If an application creates its cq for DIRECT poll mode using ib_create_cq()
instead of ib_alloc_cq(), and then uses ib_drain_qp() to drain its qp,
ib_drain_sq/rq() will always hang forever because cq->wc is NULL. IE
ib_create_cq() doesn't allocate cq->wc, and ib_alloc_cq() does. Yet the
__ib_process_cq() requires cq->wc to actually complete any completions
and
calling the cqe_done function.
Is this a bug in the CQ core code or the application?
Take a look in __ib_drain_rq/__ib_drain_sq for
cq->poll_ctx == IB_POLL_DIRECT. The drain routine polls
the completion queue from time to time...

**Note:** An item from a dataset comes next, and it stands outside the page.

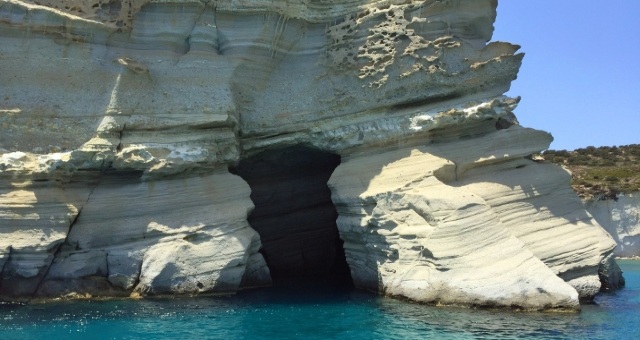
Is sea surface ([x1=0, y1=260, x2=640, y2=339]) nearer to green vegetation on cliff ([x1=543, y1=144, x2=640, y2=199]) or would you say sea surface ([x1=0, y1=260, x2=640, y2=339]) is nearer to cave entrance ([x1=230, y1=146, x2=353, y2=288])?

Yes, but it ends up calling __ib_process_cq() which doesn't actually poll the CQ because cq->wc is NULL.
Do you mean that the CQ allocation wasn't done with ib_alloc_cq? That
indeed would be a bug. We can WARN on it as well so the application
will know to allocate its CQ with ib_alloc_cq.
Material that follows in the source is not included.